In the webinar, Bizimungu also shared examples of the microaggressions she has experienced, such as when a professor continued to mispronounce her name even after she had corrected them and instances of people touching her hair without her permission. She asked attendees to “reflect on how you personally contribute to or benefit from these structural constraints.”

“It is very hypocritical and ironic to condemn racism in America while refusing to acknowledge the existence of replicated oppressive systems in Qatar and the wider Education City,” she added.

Building on shared frustrations, Thahinah drew from her personal experience as a Bangladeshi born and raised in Qatar. “I’ve had my fair share of what you might call microaggressions during my time at [university]…little things like when someone points out your South Asian accent in a manner as if it is something bad,” she said.

People have also told her she doesn’t look Bangladeshi, she said, adding, “It kind of makes you go through an identity crisis.”

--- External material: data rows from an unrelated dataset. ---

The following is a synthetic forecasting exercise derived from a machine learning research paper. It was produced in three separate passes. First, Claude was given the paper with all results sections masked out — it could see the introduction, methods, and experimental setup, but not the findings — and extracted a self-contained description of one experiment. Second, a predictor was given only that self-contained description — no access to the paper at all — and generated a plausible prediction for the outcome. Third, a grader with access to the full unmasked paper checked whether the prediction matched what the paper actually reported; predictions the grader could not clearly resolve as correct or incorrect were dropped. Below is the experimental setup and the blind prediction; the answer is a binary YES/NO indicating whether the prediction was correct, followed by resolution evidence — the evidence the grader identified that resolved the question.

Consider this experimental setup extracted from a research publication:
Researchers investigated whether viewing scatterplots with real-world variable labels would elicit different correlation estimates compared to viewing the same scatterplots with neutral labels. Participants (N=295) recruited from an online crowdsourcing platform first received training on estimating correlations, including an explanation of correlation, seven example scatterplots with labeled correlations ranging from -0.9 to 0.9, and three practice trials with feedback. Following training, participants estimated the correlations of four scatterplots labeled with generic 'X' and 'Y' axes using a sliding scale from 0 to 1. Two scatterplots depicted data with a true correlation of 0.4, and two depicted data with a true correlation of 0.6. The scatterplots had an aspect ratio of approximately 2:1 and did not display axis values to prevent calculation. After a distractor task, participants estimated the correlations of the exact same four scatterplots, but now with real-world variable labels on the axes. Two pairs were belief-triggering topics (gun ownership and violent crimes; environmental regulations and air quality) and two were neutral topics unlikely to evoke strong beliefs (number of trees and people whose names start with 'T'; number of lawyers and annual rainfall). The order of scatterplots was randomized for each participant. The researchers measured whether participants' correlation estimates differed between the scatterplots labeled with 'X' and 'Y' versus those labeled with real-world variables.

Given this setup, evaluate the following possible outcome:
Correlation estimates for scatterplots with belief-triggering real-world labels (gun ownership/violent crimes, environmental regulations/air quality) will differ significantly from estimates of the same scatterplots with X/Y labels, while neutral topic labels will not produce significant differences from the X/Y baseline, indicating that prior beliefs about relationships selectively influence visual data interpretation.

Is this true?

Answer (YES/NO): NO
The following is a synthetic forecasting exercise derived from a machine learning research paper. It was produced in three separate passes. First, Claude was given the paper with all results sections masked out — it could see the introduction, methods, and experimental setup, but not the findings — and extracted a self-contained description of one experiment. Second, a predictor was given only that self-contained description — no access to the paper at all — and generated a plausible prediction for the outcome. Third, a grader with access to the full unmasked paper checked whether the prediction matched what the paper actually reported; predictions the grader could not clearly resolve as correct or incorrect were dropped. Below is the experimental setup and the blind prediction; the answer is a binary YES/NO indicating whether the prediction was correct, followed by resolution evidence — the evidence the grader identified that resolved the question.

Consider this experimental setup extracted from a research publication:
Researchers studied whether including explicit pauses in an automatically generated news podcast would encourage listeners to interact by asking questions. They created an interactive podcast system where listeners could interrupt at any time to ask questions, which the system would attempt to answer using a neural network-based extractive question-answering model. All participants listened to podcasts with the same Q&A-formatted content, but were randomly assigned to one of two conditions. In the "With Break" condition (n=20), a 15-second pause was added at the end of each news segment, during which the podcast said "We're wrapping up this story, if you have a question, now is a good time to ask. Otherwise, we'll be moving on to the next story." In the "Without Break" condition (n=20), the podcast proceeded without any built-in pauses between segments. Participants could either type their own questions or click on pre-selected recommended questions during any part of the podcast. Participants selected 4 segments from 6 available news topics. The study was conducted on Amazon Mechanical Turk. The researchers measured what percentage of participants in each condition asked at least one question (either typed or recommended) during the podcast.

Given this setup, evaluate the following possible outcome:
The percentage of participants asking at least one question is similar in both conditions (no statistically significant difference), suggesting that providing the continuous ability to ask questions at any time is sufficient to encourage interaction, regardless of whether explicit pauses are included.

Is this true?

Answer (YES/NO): NO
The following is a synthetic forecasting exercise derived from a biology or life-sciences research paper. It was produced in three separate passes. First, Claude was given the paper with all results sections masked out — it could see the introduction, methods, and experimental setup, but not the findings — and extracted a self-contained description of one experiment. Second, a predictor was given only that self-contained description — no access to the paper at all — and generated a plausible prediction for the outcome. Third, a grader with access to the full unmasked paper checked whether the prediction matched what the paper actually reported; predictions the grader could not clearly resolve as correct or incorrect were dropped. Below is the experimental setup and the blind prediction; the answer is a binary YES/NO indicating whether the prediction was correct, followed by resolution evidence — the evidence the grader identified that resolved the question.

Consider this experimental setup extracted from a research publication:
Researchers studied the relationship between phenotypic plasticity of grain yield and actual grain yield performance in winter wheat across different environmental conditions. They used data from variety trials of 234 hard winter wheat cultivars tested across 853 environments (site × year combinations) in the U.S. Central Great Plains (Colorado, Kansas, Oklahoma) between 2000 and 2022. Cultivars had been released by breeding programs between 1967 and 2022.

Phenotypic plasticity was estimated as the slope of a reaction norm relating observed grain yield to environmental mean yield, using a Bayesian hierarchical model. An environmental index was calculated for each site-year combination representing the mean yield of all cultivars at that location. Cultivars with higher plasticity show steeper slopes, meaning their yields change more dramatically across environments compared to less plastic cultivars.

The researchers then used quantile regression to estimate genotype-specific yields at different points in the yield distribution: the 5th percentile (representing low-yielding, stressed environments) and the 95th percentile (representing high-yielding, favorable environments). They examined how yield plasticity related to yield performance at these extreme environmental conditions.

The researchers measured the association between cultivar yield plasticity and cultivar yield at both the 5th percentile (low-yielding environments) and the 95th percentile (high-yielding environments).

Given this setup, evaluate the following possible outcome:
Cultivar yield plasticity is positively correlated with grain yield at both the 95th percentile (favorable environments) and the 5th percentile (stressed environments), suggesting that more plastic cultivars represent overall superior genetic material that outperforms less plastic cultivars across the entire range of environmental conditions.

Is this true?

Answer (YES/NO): YES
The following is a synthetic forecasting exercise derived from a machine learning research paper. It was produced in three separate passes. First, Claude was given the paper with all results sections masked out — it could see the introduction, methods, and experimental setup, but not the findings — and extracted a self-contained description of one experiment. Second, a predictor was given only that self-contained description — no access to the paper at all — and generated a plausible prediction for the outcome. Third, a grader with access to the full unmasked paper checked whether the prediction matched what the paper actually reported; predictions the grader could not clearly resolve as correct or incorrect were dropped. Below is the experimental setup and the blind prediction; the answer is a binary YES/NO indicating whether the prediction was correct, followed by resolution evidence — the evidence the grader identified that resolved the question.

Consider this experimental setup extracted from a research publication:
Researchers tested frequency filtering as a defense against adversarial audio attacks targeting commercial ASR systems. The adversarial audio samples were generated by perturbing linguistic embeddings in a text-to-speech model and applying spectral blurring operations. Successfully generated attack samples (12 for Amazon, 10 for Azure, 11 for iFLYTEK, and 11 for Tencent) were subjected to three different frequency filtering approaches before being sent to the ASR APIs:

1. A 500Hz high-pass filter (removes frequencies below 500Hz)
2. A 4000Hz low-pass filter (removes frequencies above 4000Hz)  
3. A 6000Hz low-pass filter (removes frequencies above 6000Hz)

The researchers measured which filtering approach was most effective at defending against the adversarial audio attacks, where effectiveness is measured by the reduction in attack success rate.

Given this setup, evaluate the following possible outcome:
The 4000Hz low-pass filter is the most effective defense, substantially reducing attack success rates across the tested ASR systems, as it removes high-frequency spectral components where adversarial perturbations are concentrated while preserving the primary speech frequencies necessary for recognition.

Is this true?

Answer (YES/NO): NO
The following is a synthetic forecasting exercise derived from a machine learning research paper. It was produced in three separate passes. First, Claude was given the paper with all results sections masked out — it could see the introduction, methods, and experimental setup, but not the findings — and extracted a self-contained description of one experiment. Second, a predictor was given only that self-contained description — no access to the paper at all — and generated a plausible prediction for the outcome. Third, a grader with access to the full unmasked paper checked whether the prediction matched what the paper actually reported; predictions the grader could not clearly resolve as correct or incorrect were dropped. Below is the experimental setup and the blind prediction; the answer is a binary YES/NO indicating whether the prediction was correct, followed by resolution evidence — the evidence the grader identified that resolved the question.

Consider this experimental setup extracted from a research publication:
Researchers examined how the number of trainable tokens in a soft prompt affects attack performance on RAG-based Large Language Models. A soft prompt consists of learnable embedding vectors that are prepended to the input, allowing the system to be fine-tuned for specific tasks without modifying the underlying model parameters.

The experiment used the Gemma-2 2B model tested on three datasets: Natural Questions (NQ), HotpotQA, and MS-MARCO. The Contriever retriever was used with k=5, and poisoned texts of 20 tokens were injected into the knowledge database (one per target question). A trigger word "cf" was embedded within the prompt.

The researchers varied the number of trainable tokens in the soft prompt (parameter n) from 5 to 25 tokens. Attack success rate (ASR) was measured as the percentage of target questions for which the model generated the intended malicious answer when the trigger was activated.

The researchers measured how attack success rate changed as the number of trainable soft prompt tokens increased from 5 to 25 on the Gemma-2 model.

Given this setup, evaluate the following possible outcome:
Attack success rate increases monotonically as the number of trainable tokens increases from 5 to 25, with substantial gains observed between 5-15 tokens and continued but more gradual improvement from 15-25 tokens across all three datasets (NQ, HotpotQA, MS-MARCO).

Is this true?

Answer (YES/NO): NO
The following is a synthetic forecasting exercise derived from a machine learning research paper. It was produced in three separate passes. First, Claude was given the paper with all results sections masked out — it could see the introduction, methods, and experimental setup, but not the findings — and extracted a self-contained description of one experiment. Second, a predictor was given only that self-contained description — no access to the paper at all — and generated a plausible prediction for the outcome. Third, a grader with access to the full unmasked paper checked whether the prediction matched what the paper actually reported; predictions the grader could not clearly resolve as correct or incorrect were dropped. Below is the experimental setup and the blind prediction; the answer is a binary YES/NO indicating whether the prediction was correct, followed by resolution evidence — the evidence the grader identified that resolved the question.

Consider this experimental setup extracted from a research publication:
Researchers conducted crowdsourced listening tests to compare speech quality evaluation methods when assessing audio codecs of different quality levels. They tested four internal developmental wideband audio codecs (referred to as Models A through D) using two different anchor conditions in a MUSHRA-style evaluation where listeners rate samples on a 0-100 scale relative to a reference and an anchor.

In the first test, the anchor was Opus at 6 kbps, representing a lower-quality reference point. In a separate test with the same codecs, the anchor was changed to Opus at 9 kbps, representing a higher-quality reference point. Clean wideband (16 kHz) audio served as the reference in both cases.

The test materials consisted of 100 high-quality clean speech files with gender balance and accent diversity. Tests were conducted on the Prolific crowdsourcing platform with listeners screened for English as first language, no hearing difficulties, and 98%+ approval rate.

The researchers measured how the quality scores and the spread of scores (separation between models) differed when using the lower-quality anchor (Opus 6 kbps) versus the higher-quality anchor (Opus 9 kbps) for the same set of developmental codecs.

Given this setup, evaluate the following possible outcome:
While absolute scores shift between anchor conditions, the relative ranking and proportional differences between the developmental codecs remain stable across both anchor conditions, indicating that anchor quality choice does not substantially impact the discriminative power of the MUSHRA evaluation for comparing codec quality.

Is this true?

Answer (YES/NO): NO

Thahinah said that the South Asian Student Association stands in solidarity with the African Student Association’s statement. “We have been through a lot as a SASA community, so we can’t begin to imagine what they have been through,” she added.

Thahinah shared some of the colorism struggles faced by the South Asian community and drew attention to the privilege many South Asians with lighter skin receive because of their proximity to whiteness. “In the South Asian community…our beauty standards are based on complexion—the lighter the better. Naturally, growing up it feels okay when it really isn’t,” she explained.

Thahinah also provided suggested solutions for both faculty and students to move forward. She emphasized the role of faculty representation in this process. “We would like to have guest speakers that represent the community; courses that really go in-depth on the South Asian community but also taught by professors who are South Asian.”

She called on students not to think twice about raising their concerns about race and diversity issues. “This is just the beginning and we need to have these conversations going to ensure ongoing representation.”

During the discussion that followed, LaKisha Tillman, the international education and student programming officer at VCUArts Qatar, asked students to reflect on the question, “What are we doing to create inclusive communities and spaces on our campuses?”

Khadija Ahmad, a communication sophomore at NU-Q, responded by drawing attention to universities using “diversity and inclusion” discourse as a mere corporate strategy. “We have all of these ethnicities on our brochures, but it is just a corporate strategy. When you get [to university], we are all homogenized. We are not told how to navigate individual racism and discrimination we will face.”

Students and faculty alike said they appreciated the webinar and look forward to the future discussions in the series: “I am very thankful for this conversation. I want to compliment the students who are participating in this conversation. You really change NU-Q for the better,” said Professor Zachary Wright.